The group, called the Independent Citizens’ Bond Oversight Committee (ICBOC), began meeting in September 2006 following the successful passage in June 2006 of Proposition G, a $247 million bond measure that is financing various capital construction projects at Grossmont Hospital. As specified in the ballot measure, ICBOC members include East County residents who are experienced in project management, large-scale construction operations and finance. ICBOC members also include representatives from Sharp Grossmont Hospital, as well as designees from the San Diego County Labor Council and San Diego County Taxpayers Association. Prop. G passed by more than 77 percent, well above the two-thirds required.

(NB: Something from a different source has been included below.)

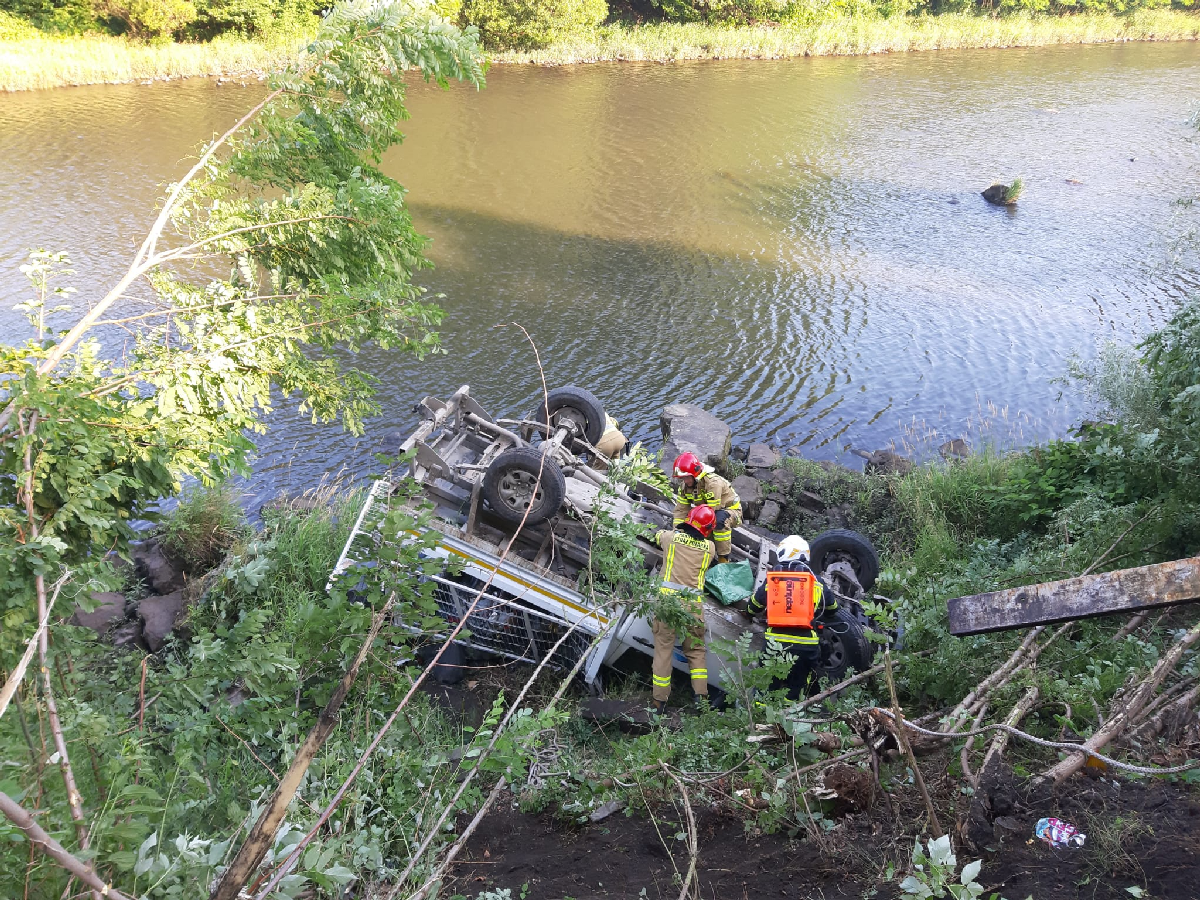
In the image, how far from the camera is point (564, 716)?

The ICBOC’s special “Mid-Year Report to the Community” is available on the Internet at a publicly accessible website, http://icboc.gafcon.net/Annual Reports/2008 ICBOC Mid-Year Report.pdf. Gafcon, Inc., a San Diego-based construction management firm, is managing the website, as well as providing administrative support to the Committee.
The Mid-Year Report gives an update on the first construction project covered under the bond measure, which involves the addition of 90 new beds to the hospital’s emergency department (ED) and critical care unit (CCU) tower. The Report says the $41 million ED/CCU project, which began in late 2007, was originally scheduled for completion by the end of 2008, and is now currently scheduled for completion in Spring 2009.

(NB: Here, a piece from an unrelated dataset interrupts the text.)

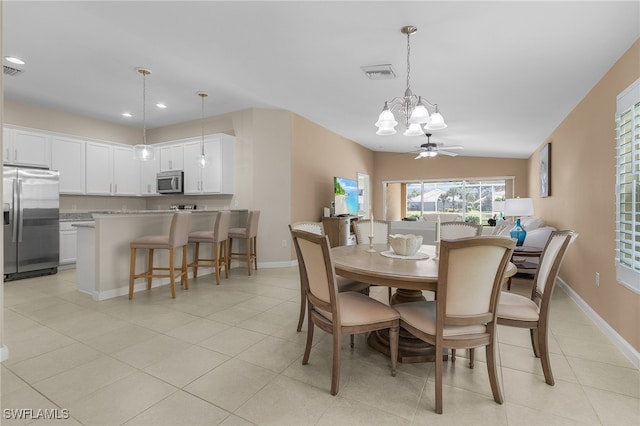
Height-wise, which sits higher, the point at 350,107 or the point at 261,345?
the point at 350,107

In addition, the Mid-Year Report explains how the GHD board of directors recently took action that resulted in protecting about $85 million in taxpayer dollars, which were generated by the August 2007 sale of general obligation bonds. The monies had been initially invested with Citigroup, the financial giant that has suffered billions in write-downs due to losses from the mortgage crisis. Due to concerns over Citigroup’s financial condition, the GHD board opted for early termination of its agreement with Citigroup and, subsequently, reinvested the funds in safer government-backed securities and bond funds with Union Bank of California. The Report states that Citigroup not only returned the remaining balance of the $85 million but also paid an additional $3 million in termination fees and interest.
In a letter that appears in the Mid-Year Report, ICBOC chair Ernest Ewin explains the ICBOC’s purpose is to inform the public of District expenditures of revenues received from Prop. G bond proceeds. “Our Committee has been assigned with the task of overseeing bond proceed expenditures to ensure that taxpayer dollars on infrastructure construction are spent effectively and efficiently, as well as to inform taxpayers,” Ewin wrote.